___ DATA TO USE

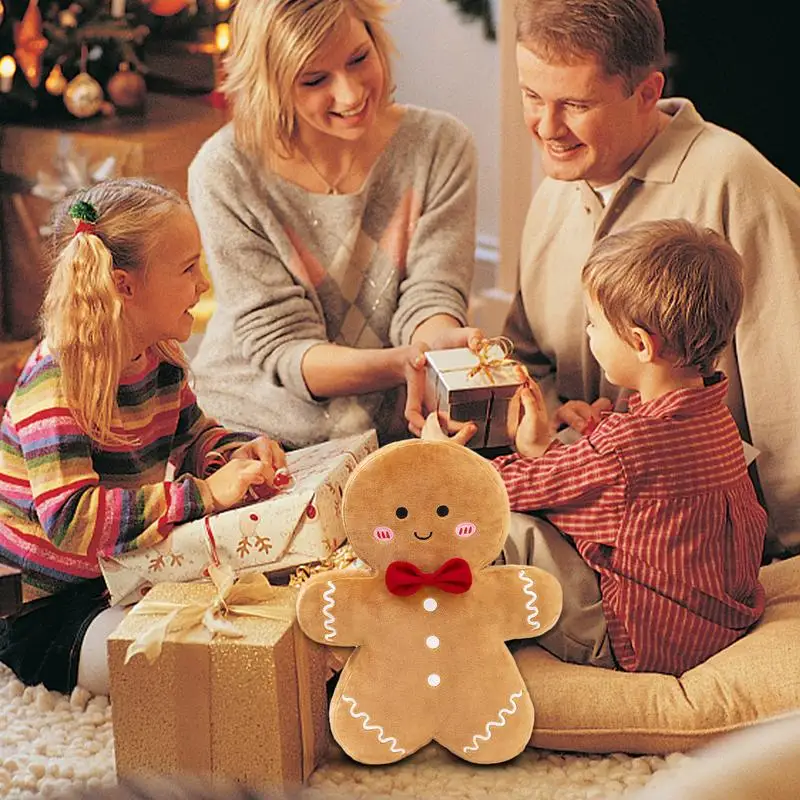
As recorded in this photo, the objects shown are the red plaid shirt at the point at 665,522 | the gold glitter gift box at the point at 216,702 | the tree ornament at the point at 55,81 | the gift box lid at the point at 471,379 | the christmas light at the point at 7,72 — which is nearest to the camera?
Answer: the gold glitter gift box at the point at 216,702

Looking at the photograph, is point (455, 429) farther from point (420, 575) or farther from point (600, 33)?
point (600, 33)

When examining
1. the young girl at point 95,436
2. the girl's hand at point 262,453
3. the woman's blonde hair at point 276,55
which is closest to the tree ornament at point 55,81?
the woman's blonde hair at point 276,55

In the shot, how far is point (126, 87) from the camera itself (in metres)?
3.01

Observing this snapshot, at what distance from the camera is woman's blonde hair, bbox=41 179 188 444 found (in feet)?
5.49

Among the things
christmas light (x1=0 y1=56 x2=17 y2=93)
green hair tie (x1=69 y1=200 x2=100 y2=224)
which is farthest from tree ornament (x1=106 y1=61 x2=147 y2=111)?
green hair tie (x1=69 y1=200 x2=100 y2=224)

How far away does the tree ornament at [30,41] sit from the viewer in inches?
112

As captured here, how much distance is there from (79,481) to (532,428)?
1.87ft

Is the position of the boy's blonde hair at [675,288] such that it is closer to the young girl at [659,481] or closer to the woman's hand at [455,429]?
the young girl at [659,481]

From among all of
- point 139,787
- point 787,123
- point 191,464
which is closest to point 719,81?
point 787,123

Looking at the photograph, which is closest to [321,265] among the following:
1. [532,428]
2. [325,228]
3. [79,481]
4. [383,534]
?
[325,228]

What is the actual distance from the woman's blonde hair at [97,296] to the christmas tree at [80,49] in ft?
4.18

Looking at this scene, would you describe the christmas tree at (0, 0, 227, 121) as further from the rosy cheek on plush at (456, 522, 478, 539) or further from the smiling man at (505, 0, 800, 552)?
the rosy cheek on plush at (456, 522, 478, 539)

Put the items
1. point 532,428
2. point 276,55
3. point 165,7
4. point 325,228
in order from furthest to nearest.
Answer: point 165,7, point 325,228, point 276,55, point 532,428

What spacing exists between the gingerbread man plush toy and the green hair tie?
0.50 metres
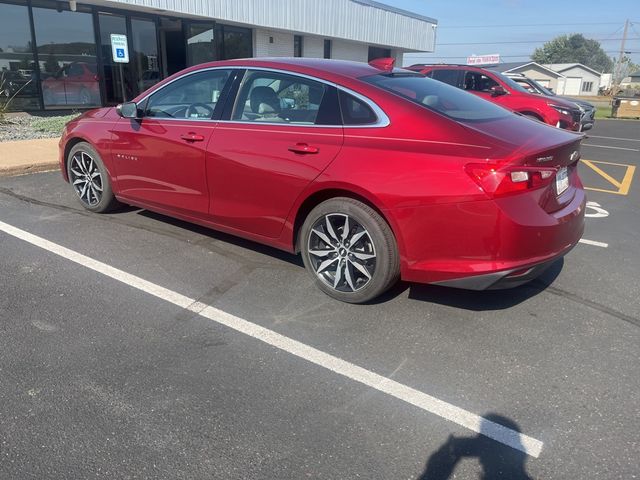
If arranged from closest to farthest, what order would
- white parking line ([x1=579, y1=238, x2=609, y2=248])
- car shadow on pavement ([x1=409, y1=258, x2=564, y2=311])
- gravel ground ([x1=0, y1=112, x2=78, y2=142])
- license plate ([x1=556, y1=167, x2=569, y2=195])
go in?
1. license plate ([x1=556, y1=167, x2=569, y2=195])
2. car shadow on pavement ([x1=409, y1=258, x2=564, y2=311])
3. white parking line ([x1=579, y1=238, x2=609, y2=248])
4. gravel ground ([x1=0, y1=112, x2=78, y2=142])

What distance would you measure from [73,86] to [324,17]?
34.7 ft

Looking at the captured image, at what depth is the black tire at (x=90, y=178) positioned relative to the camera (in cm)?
532

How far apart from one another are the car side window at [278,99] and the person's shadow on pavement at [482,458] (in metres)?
2.32

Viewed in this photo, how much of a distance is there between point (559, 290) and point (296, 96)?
248cm

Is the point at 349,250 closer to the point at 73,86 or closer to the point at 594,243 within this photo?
the point at 594,243

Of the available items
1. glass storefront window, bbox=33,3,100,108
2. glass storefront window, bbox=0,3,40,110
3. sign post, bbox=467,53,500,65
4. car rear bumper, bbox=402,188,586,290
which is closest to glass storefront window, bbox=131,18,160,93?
glass storefront window, bbox=33,3,100,108

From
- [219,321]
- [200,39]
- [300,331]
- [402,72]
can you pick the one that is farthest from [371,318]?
[200,39]

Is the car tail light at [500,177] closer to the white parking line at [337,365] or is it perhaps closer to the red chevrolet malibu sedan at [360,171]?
the red chevrolet malibu sedan at [360,171]

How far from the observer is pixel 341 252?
146 inches

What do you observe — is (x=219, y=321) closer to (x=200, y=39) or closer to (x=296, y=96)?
(x=296, y=96)

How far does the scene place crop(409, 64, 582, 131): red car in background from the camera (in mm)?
11594

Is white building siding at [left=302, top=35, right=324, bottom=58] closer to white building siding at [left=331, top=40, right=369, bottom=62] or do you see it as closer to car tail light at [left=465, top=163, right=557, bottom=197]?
white building siding at [left=331, top=40, right=369, bottom=62]

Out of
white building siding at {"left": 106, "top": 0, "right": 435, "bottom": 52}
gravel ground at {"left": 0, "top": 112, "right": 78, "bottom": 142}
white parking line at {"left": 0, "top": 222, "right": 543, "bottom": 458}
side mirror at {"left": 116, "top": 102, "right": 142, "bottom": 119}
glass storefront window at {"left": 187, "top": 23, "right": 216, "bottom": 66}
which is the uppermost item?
white building siding at {"left": 106, "top": 0, "right": 435, "bottom": 52}

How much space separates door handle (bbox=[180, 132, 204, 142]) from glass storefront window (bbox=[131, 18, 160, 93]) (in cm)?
1293
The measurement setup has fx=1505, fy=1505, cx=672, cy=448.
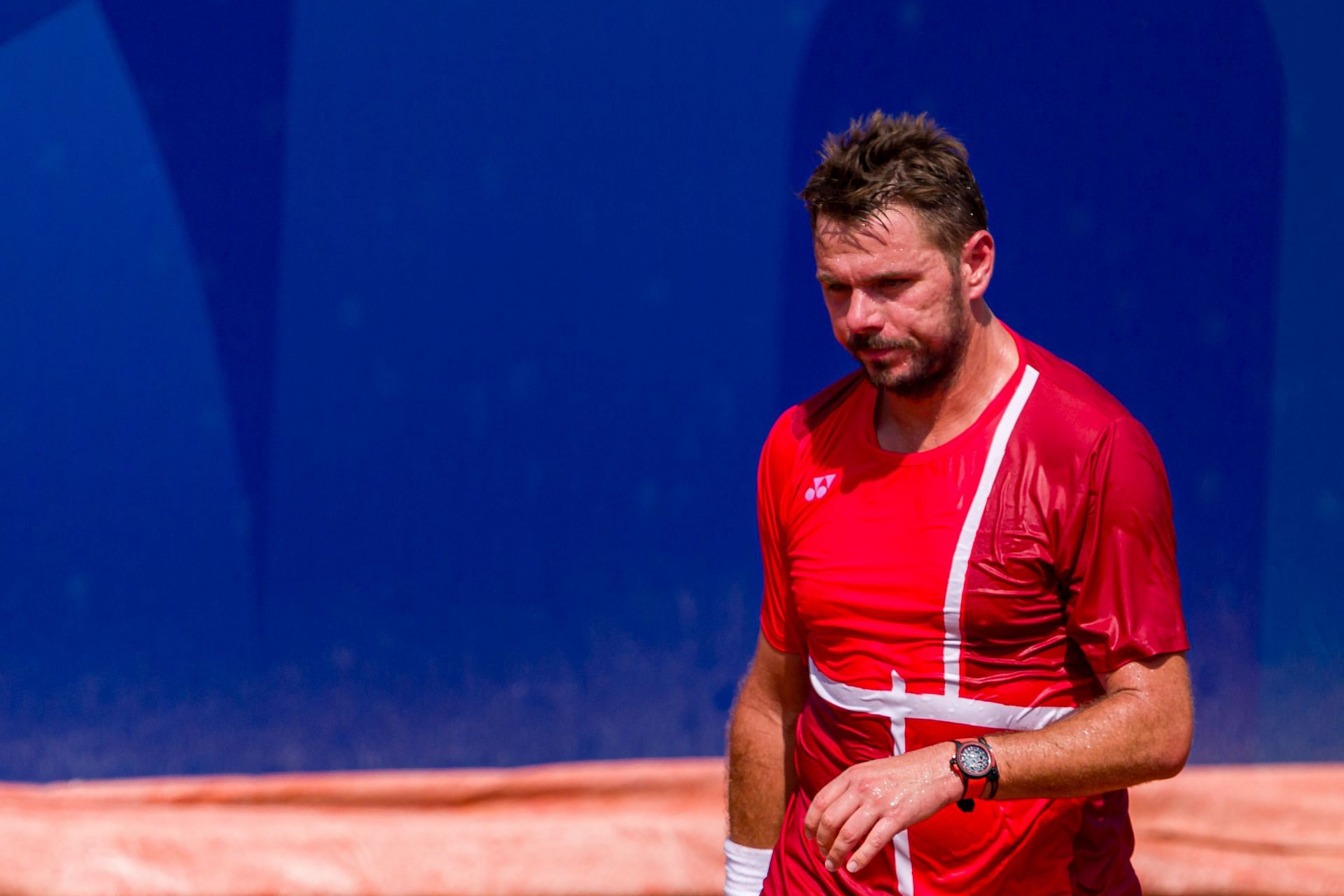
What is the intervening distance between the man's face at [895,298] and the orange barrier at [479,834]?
55.8 inches

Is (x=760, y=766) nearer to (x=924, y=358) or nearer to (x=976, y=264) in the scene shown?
(x=924, y=358)

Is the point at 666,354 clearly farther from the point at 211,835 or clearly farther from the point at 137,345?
the point at 211,835

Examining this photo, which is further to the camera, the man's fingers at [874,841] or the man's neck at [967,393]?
the man's neck at [967,393]

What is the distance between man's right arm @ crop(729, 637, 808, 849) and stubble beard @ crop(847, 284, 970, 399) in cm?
46

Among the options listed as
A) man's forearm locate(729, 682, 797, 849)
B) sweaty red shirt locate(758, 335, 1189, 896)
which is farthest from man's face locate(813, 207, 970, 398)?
man's forearm locate(729, 682, 797, 849)

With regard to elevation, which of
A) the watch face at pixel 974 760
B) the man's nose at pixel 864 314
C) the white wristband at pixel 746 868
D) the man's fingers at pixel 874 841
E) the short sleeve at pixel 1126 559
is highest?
the man's nose at pixel 864 314

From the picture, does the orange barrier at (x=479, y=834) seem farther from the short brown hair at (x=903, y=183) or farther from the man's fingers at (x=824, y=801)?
the short brown hair at (x=903, y=183)

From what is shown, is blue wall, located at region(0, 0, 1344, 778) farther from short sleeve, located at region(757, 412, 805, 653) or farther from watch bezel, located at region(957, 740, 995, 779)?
watch bezel, located at region(957, 740, 995, 779)

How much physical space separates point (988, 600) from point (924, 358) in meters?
0.29

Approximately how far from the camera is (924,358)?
1.77 meters

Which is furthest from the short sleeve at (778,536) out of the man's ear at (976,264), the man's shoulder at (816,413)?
the man's ear at (976,264)

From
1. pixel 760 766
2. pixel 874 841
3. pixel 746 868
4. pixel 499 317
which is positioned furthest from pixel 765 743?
pixel 499 317

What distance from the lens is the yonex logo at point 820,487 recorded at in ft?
6.26

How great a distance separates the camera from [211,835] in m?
2.82
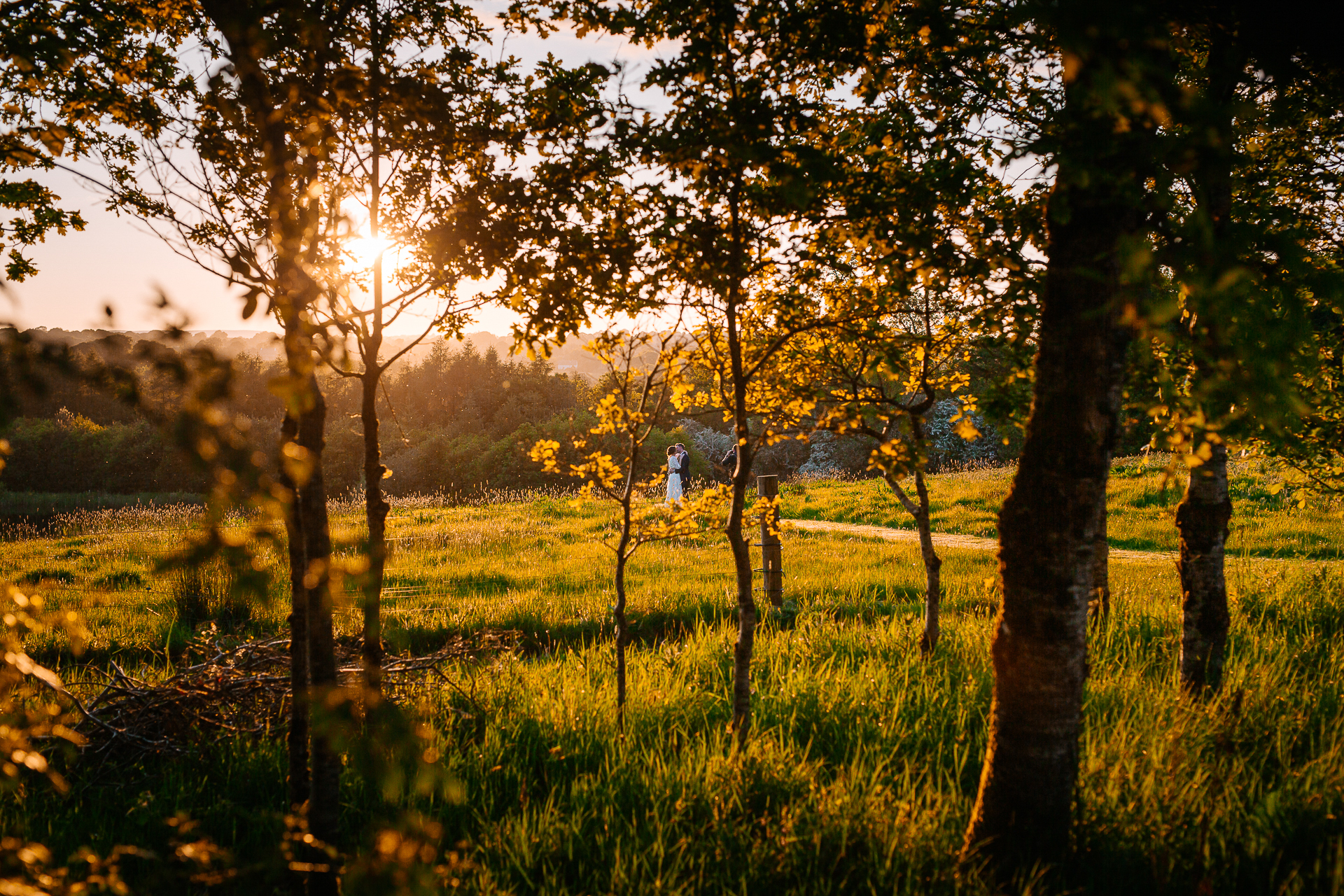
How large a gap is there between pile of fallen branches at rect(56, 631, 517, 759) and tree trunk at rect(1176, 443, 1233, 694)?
5.31m

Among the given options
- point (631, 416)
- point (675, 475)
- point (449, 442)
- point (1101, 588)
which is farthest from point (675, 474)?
point (449, 442)

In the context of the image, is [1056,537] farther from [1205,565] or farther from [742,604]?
[1205,565]

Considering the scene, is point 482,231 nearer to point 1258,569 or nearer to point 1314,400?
point 1314,400

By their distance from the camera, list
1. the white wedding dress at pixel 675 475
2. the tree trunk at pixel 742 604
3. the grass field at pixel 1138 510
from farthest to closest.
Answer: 1. the white wedding dress at pixel 675 475
2. the grass field at pixel 1138 510
3. the tree trunk at pixel 742 604

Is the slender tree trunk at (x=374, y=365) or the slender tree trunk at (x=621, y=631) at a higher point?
the slender tree trunk at (x=374, y=365)

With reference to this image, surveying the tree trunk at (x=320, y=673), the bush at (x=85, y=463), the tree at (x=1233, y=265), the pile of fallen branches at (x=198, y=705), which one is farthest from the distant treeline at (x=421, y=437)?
the tree trunk at (x=320, y=673)

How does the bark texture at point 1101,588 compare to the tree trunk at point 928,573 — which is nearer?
the tree trunk at point 928,573

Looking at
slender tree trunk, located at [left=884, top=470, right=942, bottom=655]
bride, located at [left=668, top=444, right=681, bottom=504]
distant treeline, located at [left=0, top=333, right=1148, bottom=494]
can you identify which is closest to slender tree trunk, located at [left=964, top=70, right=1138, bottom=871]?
slender tree trunk, located at [left=884, top=470, right=942, bottom=655]

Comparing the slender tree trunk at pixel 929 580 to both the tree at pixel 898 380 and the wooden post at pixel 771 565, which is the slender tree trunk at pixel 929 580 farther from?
the wooden post at pixel 771 565

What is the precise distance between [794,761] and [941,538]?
10.6 meters

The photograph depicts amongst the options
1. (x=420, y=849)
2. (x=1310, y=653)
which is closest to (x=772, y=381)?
(x=420, y=849)

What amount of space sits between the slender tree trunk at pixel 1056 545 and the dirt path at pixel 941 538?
6.92 metres

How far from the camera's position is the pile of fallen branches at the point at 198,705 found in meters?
3.78

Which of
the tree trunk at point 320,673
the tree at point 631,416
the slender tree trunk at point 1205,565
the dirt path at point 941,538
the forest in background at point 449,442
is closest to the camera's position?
the tree trunk at point 320,673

______

WHAT IS NEEDED: Output only the lines running from the line with "Is the slender tree trunk at (x=374, y=365)" through the final line of the data, inclusive.

WRITTEN ANSWER:
Is the slender tree trunk at (x=374, y=365) or the slender tree trunk at (x=621, y=631) at a higher point?
the slender tree trunk at (x=374, y=365)

With reference to this image, surveying the tree trunk at (x=320, y=673), the bush at (x=85, y=463), the tree at (x=1233, y=265), the pile of fallen branches at (x=198, y=705), which one is farthest from the distant treeline at (x=421, y=437)?
the tree trunk at (x=320, y=673)

How does the bark texture at point 1101,588 compare to the tree trunk at point 928,573 — which is nearer?
the tree trunk at point 928,573

Looking at
slender tree trunk, located at [left=884, top=470, right=942, bottom=655]
bride, located at [left=668, top=444, right=681, bottom=504]
distant treeline, located at [left=0, top=333, right=1148, bottom=494]
can you identify which is closest to slender tree trunk, located at [left=964, top=70, right=1138, bottom=871]?
slender tree trunk, located at [left=884, top=470, right=942, bottom=655]

Comparing the slender tree trunk at pixel 929 580 to both the tree at pixel 898 380 and the wooden post at pixel 771 565, which is the slender tree trunk at pixel 929 580 farther from?
the wooden post at pixel 771 565

What is the precise distance between [794,761] and [941,538]?
10.6 meters

The photograph depicts amongst the options
1. (x=420, y=849)
2. (x=1310, y=653)
which is closest to (x=772, y=381)?
(x=420, y=849)

What amount of space sits between the slender tree trunk at pixel 1056 545 and the dirt path at pixel 941 538?
6.92 metres

How far from the camera's position is the pile of fallen branches at the point at 198,705 found in meters?
3.78

Which of
the tree trunk at point 320,673
the tree at point 631,416
the slender tree trunk at point 1205,565
the dirt path at point 941,538
the forest in background at point 449,442
is closest to the camera's position?
the tree trunk at point 320,673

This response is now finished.